--- EXTRAIT ÉTUDIÉ ---
Chère madame Viardot,

Avant toute chose, laissez-moi vous dire combien j'ai été heureux de recevoir votre lettre du 25, avec tous les détails sur les deux concerts du 23 et du 24! Vous avez pris une glorieuse revanche, et combien je regrette de n'y pas avoir assisté! Maintenant la mauvaise époque est passée, la voix est en ordre et tout marchera bien. Je suis très heureux et je vous félicite de tout mon cœur.

Passons maintenant à mes faits et gestes depuis vendredi soir.
--- DONNÉES FOURNIES ---
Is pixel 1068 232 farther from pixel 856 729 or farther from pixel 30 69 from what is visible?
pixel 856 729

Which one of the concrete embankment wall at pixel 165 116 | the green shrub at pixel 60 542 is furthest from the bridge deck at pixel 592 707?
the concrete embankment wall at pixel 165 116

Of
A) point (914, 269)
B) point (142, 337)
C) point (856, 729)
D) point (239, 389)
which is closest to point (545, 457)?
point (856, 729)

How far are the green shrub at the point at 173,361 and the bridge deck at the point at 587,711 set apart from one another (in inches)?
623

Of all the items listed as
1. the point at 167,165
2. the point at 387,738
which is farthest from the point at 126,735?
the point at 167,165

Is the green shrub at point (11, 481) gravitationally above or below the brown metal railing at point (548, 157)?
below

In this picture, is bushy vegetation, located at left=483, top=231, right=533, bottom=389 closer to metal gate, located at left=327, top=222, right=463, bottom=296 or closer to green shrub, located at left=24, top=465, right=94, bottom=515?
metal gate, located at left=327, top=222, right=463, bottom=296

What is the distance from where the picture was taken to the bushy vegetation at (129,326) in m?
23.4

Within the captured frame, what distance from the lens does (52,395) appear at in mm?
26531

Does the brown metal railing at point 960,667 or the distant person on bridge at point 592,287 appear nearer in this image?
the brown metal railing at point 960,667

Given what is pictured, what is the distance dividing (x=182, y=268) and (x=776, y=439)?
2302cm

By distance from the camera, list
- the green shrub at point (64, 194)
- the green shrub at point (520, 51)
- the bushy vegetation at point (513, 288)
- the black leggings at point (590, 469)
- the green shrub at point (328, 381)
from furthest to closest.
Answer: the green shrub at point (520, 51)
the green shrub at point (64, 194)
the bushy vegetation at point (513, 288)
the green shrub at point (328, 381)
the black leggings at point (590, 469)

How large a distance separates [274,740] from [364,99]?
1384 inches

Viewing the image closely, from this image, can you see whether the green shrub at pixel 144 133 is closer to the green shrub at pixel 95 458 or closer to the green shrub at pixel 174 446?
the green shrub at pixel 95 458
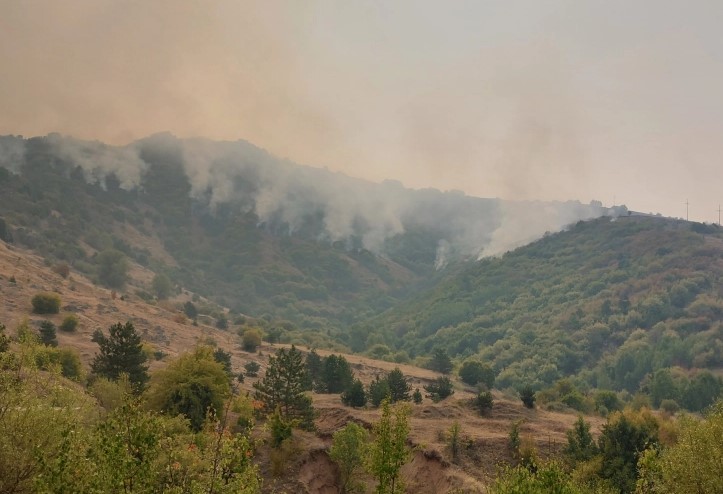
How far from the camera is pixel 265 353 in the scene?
107500 millimetres

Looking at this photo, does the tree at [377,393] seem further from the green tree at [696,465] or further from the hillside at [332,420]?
the green tree at [696,465]

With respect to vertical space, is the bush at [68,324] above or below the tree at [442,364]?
above

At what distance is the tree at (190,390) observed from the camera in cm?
4516

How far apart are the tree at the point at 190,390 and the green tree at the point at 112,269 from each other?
132 meters

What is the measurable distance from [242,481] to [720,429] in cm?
2535

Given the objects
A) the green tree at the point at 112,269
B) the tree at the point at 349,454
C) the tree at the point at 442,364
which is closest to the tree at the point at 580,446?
the tree at the point at 349,454

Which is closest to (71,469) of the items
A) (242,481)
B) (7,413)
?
(242,481)

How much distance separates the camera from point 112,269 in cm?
17150

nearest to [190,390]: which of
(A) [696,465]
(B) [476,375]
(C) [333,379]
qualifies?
(C) [333,379]

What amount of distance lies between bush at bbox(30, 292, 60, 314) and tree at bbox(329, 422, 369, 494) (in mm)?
66154

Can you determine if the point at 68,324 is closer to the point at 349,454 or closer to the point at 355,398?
the point at 355,398

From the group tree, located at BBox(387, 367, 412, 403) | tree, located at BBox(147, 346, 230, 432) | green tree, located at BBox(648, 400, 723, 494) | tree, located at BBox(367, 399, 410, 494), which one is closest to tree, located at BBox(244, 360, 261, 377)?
tree, located at BBox(387, 367, 412, 403)

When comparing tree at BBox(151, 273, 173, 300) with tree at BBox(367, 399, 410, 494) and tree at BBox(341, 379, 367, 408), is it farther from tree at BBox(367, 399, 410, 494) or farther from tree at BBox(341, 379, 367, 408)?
tree at BBox(367, 399, 410, 494)

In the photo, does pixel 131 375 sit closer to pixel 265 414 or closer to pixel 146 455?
pixel 265 414
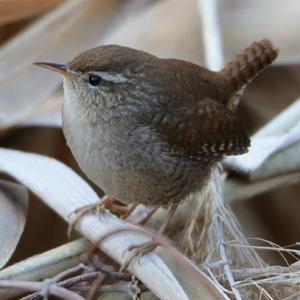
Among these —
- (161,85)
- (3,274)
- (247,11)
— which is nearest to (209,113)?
(161,85)

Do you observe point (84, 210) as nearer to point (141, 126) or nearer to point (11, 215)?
point (11, 215)

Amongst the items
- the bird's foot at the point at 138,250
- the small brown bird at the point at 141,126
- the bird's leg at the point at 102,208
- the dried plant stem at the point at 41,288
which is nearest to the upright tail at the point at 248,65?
the small brown bird at the point at 141,126

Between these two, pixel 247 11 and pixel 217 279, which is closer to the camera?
pixel 217 279

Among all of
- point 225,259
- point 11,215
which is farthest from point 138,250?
point 11,215

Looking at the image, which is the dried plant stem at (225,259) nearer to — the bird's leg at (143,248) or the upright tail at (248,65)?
the bird's leg at (143,248)

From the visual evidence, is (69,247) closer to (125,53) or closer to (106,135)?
(106,135)

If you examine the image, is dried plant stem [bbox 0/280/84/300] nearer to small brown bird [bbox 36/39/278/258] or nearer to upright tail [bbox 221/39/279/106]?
small brown bird [bbox 36/39/278/258]
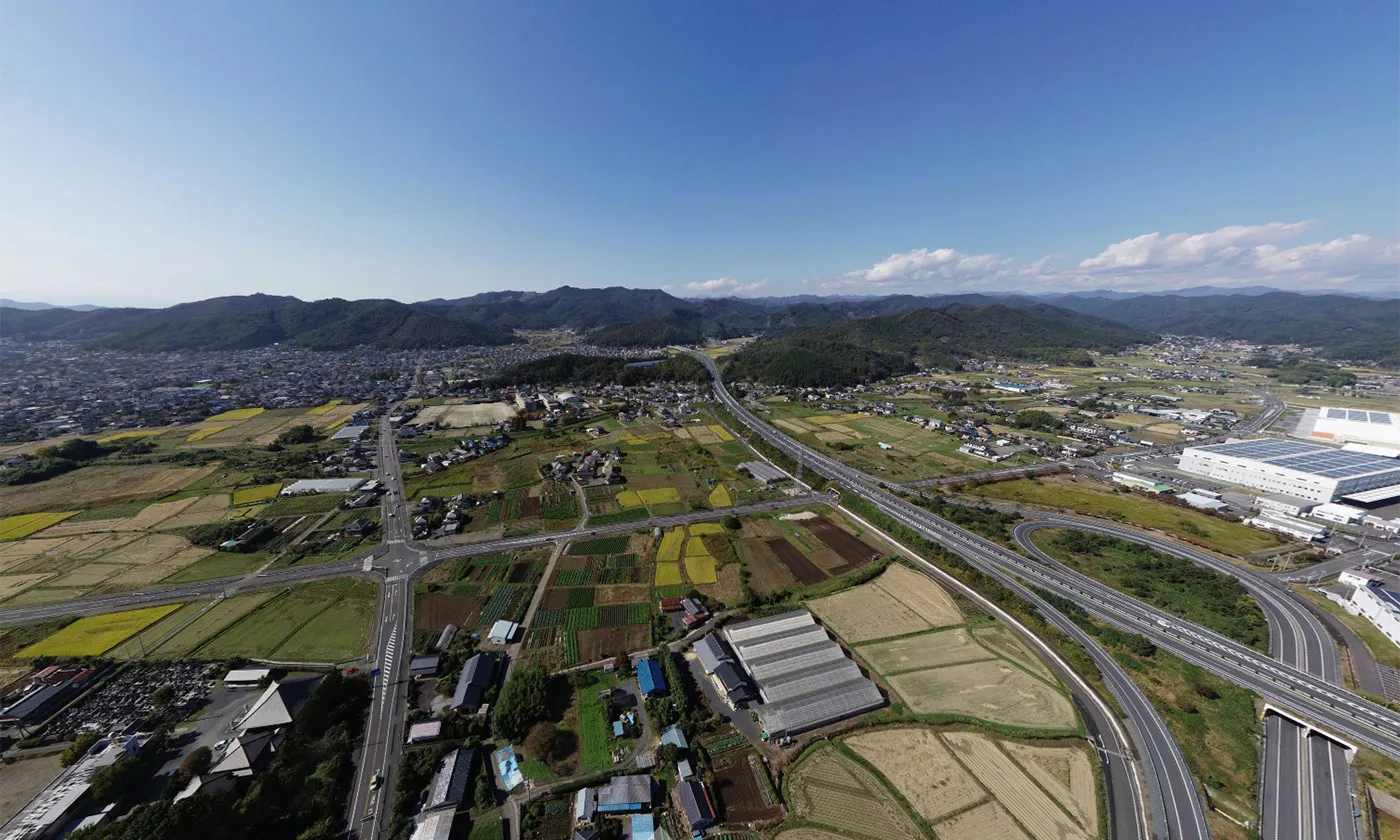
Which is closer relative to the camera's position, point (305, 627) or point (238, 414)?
point (305, 627)

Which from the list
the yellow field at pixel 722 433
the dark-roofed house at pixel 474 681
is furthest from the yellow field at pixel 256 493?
the yellow field at pixel 722 433

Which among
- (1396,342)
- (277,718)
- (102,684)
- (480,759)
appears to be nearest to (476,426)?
(102,684)

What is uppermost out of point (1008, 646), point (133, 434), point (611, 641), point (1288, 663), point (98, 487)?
point (133, 434)

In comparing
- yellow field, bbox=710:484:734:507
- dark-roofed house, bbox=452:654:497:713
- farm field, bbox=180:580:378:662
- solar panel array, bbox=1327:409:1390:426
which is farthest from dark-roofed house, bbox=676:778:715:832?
solar panel array, bbox=1327:409:1390:426

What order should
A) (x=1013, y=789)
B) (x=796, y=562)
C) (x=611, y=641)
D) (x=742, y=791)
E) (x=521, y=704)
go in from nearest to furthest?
1. (x=742, y=791)
2. (x=1013, y=789)
3. (x=521, y=704)
4. (x=611, y=641)
5. (x=796, y=562)

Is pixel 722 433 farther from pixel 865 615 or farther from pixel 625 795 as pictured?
pixel 625 795

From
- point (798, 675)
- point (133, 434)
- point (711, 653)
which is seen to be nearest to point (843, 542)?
point (798, 675)
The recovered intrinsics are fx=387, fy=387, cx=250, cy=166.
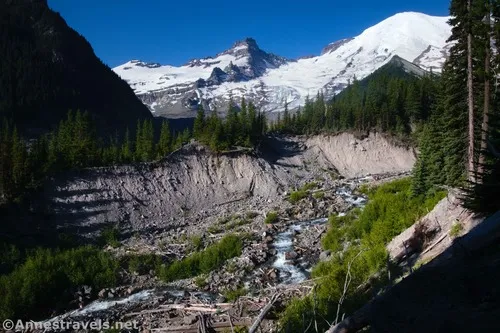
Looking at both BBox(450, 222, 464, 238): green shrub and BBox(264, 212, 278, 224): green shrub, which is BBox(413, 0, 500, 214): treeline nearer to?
BBox(450, 222, 464, 238): green shrub

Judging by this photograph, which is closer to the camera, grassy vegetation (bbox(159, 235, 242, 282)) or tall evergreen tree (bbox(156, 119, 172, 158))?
grassy vegetation (bbox(159, 235, 242, 282))

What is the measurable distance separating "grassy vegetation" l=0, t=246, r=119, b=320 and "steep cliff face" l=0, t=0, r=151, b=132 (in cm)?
8850

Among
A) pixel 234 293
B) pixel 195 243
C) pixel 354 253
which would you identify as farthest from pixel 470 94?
pixel 195 243

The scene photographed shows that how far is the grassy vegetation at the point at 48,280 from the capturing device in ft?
84.1

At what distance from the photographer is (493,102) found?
898 inches

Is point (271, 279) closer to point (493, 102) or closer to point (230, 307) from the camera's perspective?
point (230, 307)

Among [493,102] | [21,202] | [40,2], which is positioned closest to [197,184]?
[21,202]

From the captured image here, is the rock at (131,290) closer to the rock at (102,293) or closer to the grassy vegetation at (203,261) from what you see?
the rock at (102,293)

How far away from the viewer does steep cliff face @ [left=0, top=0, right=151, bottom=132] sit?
11275cm

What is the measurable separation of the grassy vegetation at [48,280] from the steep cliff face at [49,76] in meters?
88.5

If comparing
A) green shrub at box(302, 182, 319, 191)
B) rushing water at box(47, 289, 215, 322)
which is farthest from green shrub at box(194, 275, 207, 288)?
green shrub at box(302, 182, 319, 191)

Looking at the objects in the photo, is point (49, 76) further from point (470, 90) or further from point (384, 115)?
point (470, 90)

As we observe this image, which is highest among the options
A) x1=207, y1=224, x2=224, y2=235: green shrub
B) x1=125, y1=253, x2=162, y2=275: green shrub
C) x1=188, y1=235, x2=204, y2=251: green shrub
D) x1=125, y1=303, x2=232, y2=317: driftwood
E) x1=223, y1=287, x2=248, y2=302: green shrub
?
x1=125, y1=303, x2=232, y2=317: driftwood

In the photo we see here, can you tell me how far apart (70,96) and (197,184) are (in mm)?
91304
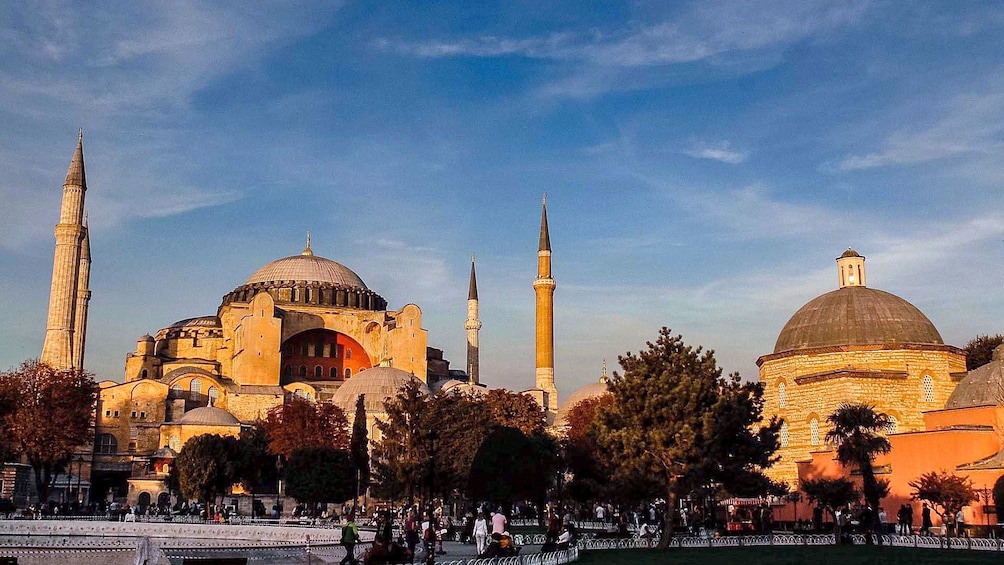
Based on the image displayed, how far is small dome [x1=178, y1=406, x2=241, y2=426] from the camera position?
4325 centimetres

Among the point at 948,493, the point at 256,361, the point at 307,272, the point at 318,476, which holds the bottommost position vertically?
the point at 948,493

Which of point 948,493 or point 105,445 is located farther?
point 105,445

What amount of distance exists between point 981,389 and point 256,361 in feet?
113

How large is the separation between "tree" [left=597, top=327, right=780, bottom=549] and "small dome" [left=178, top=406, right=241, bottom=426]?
28.0 metres

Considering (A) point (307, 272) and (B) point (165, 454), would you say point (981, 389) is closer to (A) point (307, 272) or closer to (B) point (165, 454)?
(B) point (165, 454)

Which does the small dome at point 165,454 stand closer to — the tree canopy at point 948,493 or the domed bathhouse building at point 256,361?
the domed bathhouse building at point 256,361

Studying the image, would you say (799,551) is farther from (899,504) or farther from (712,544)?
(899,504)

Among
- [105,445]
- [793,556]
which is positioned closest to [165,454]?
[105,445]

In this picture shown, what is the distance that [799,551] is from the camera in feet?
57.4

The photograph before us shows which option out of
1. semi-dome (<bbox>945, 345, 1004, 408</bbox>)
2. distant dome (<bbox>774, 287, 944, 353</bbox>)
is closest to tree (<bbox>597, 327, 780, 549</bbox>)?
semi-dome (<bbox>945, 345, 1004, 408</bbox>)

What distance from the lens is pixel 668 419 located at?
1844 centimetres

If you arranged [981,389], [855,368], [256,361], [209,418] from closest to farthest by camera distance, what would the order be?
[981,389]
[855,368]
[209,418]
[256,361]

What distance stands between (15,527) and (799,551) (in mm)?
18669

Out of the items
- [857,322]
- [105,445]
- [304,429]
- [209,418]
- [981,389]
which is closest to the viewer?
[981,389]
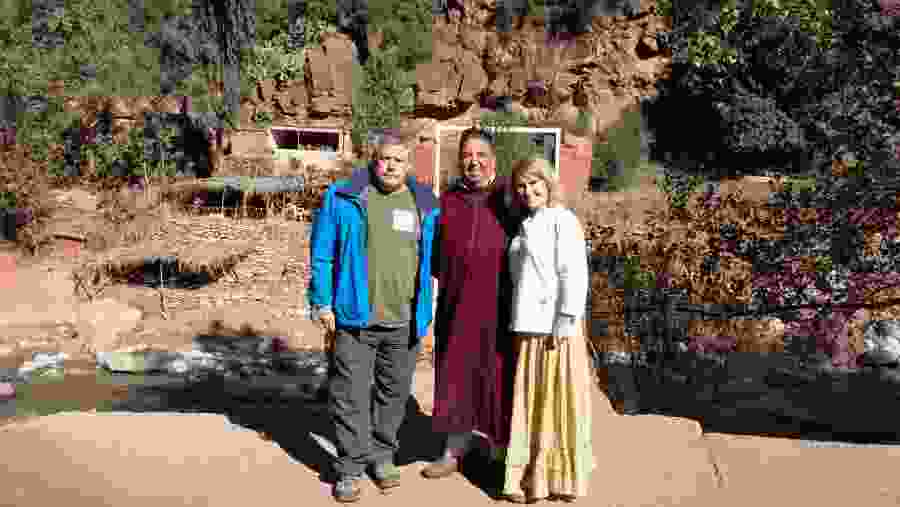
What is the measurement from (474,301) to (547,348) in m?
0.34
---
**EXERCICES PROPOSÉS**:
- a) Selon l'extrait de lettre, à quelles dates les deux concerts ont-ils eu lieu ?
- b) Reportez en liste numérotée les lignes du relevé, en partant de celle qui contient « Out of the items » et jusqu'à la fin du relevé, toutes deux comprises. Omettez les lignes vides ainsi que les images.

**CORRIGÉ DES EXERCICES**:
- a) Le 23 et le 24.

- b)
1. Out of the items
2. - [857,322]
3. - [105,445]
4. - [304,429]
5. - [209,418]
6. - [981,389]
7. which is closest to the viewer?
8. [981,389]
9. What is the measurement from (474,301) to (547,348) in m?
10. 0.34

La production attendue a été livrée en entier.